Stored data entries
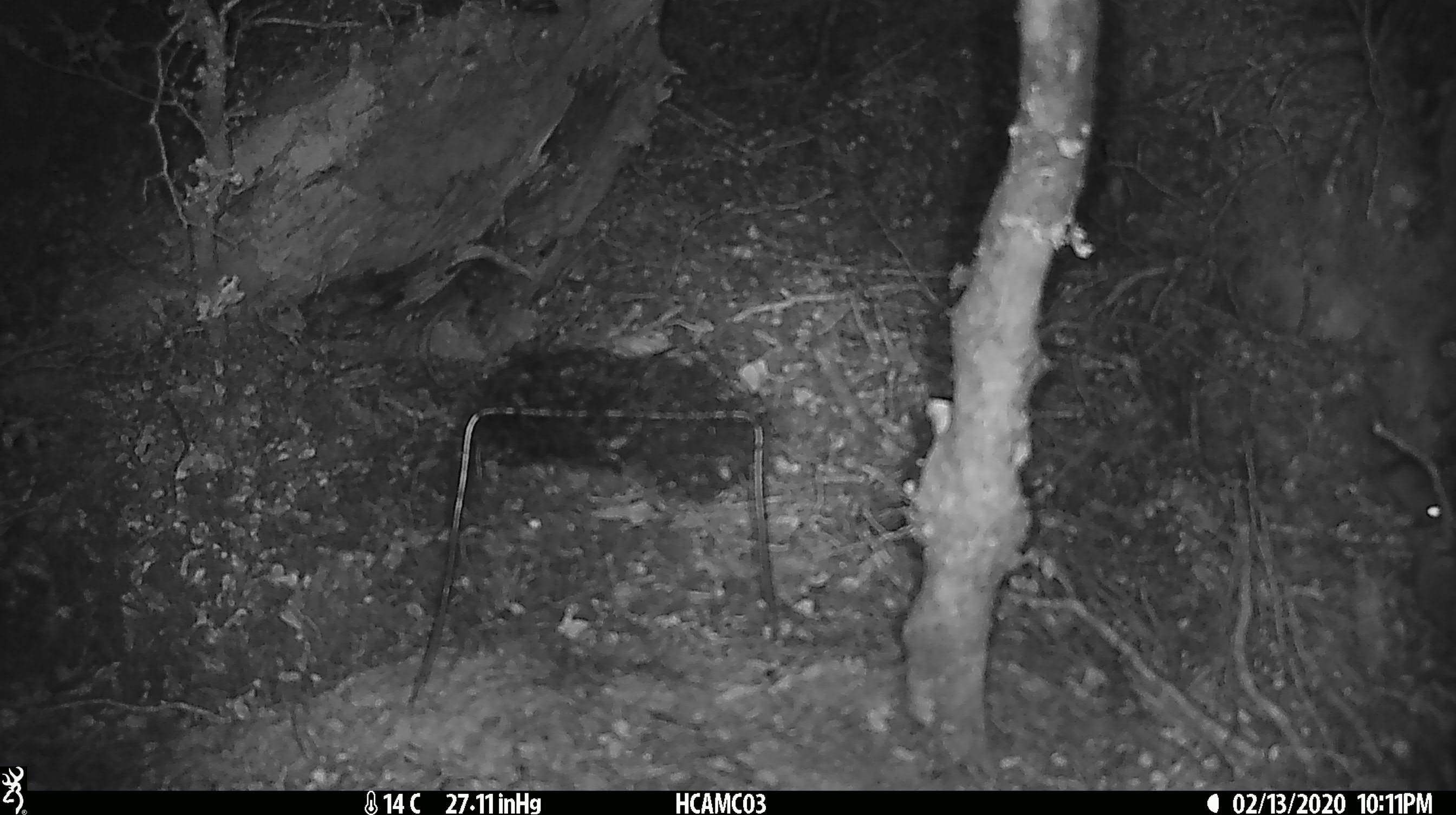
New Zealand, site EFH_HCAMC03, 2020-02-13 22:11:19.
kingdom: Animalia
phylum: Chordata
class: Mammalia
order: Rodentia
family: Muridae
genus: Mus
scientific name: Mus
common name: mouse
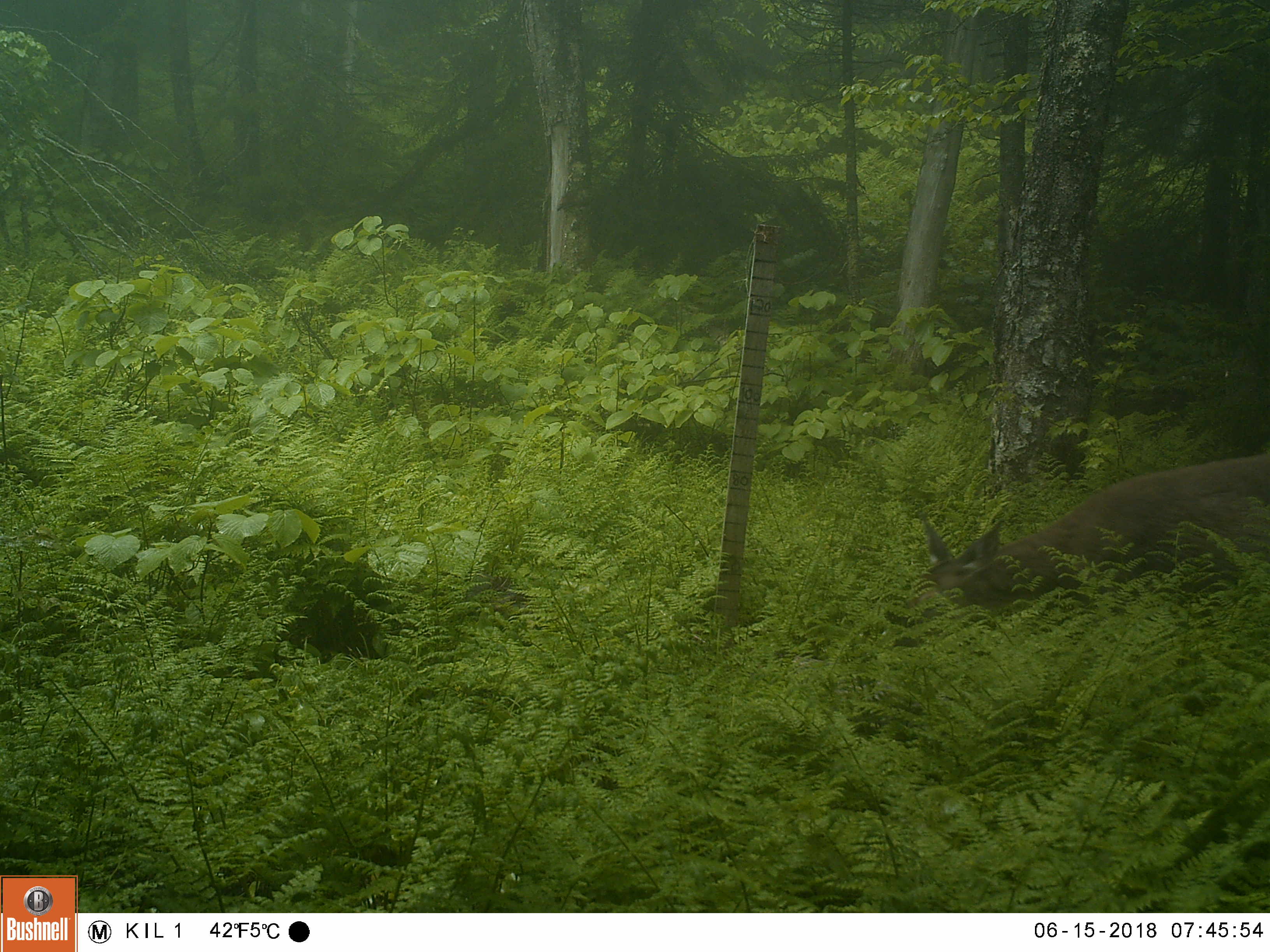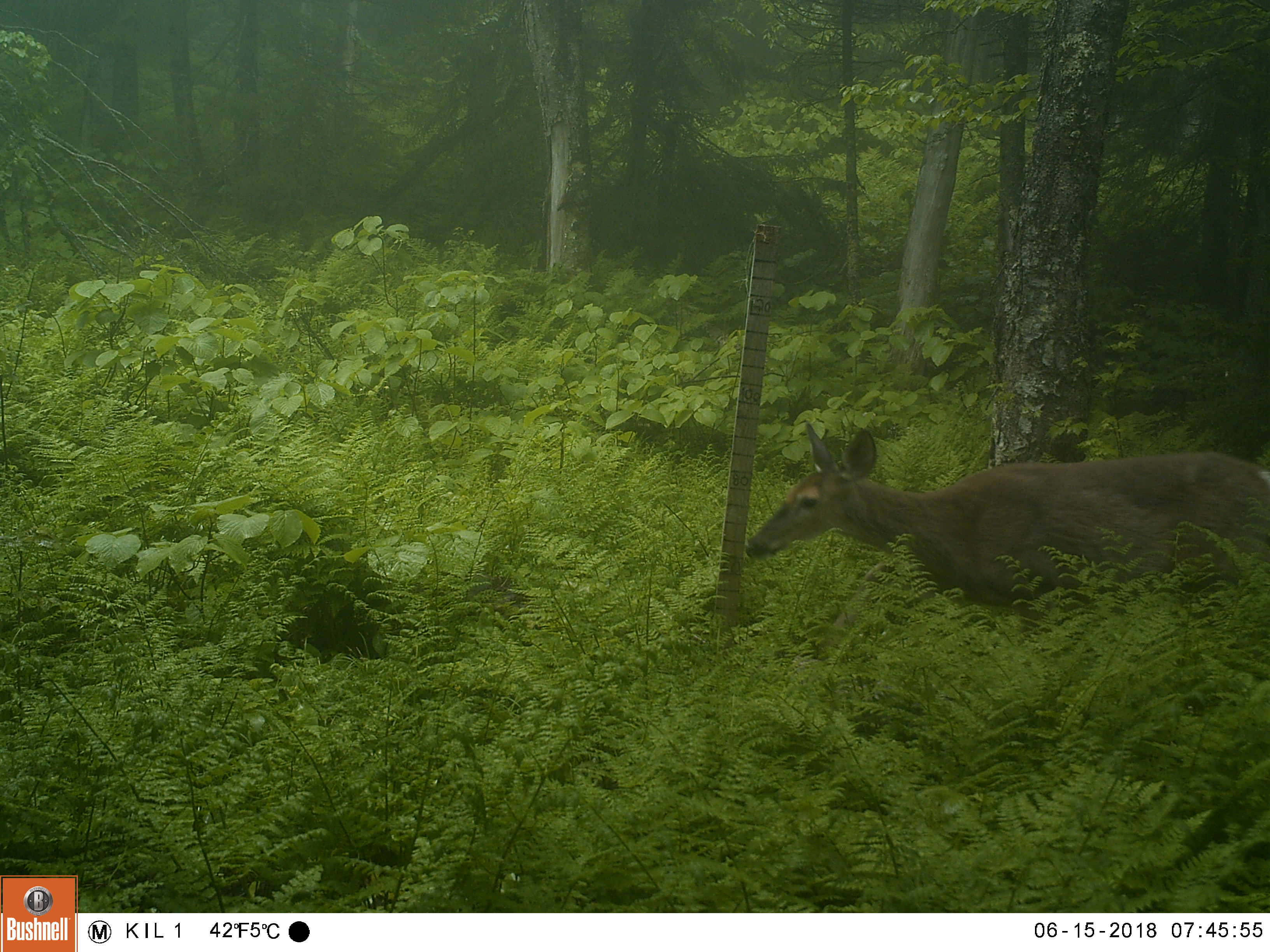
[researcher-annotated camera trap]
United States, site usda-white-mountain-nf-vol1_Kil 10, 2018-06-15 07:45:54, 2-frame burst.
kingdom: Animalia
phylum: Chordata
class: Mammalia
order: Artiodactyla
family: Cervidae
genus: Odocoileus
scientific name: Odocoileus virginianus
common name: white-tailed deer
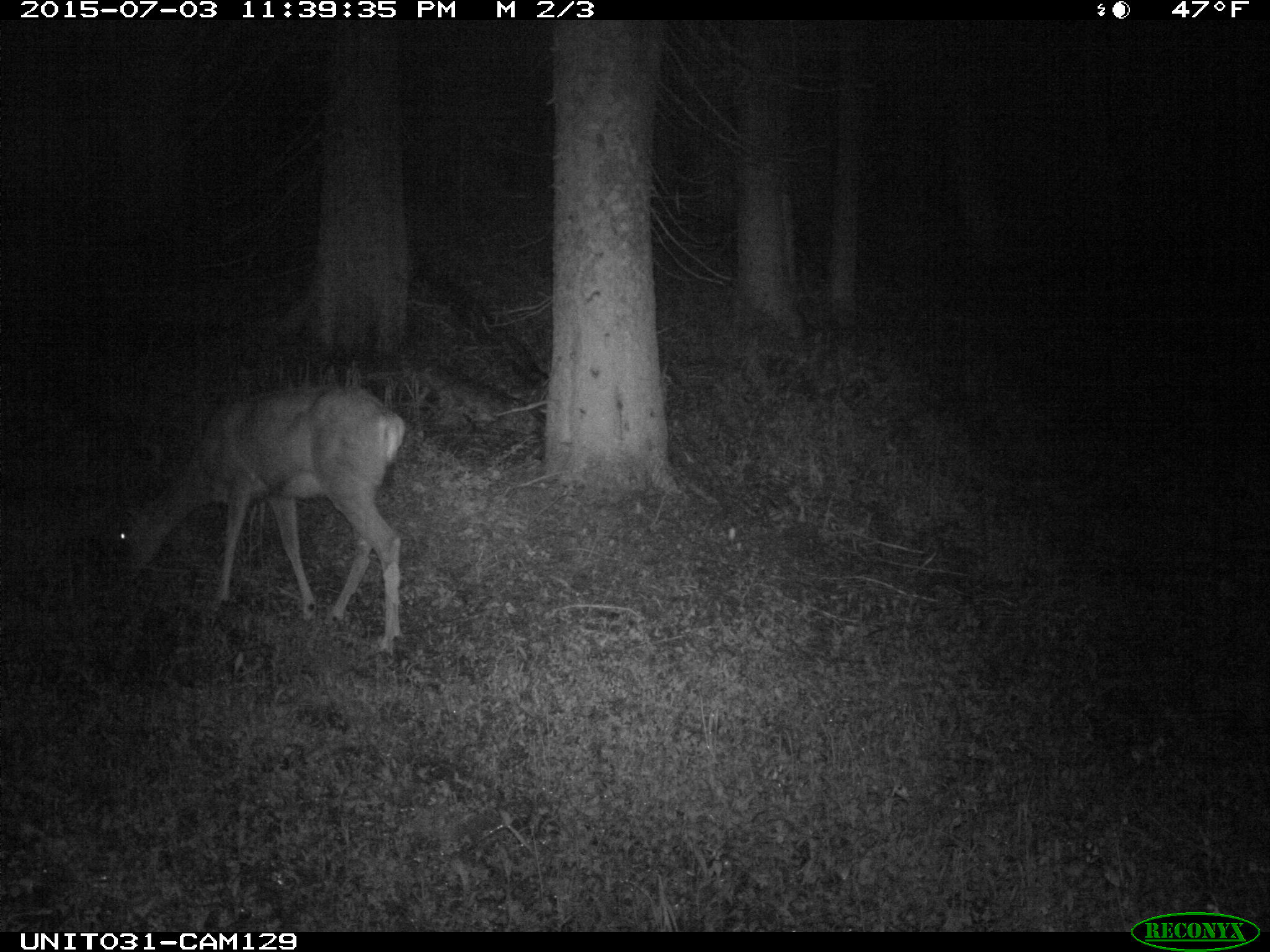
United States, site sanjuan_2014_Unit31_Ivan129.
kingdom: Animalia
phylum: Chordata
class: Mammalia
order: Artiodactyla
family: Cervidae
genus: Odocoileus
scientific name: Odocoileus hemionus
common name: mule deer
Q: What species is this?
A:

• **Exercise**
Exactly as written, set down the lines from the line holding "family: Muridae" to the last line of the data, both ends included, pictures excluded.

• **Task output**
family: Muridae
genus: Mus
scientific name: Mus
common name: mouse
[researcher-annotated camera trap]
United States, site usda-white-mountain-nf-vol1_Kil 10, 2018-06-15 07:45:54, 2-frame burst.
kingdom: Animalia
phylum: Chordata
class: Mammalia
order: Artiodactyla
family: Cervidae
genus: Odocoileus
scientific name: Odocoileus virginianus
common name: white-tailed deer
United States, site sanjuan_2014_Unit31_Ivan129.
kingdom: Animalia
phylum: Chordata
class: Mammalia
order: Artiodactyla
family: Cervidae
genus: Odocoileus
scientific name: Odocoileus hemionus
common name: mule deer
Q: What species is this?
A:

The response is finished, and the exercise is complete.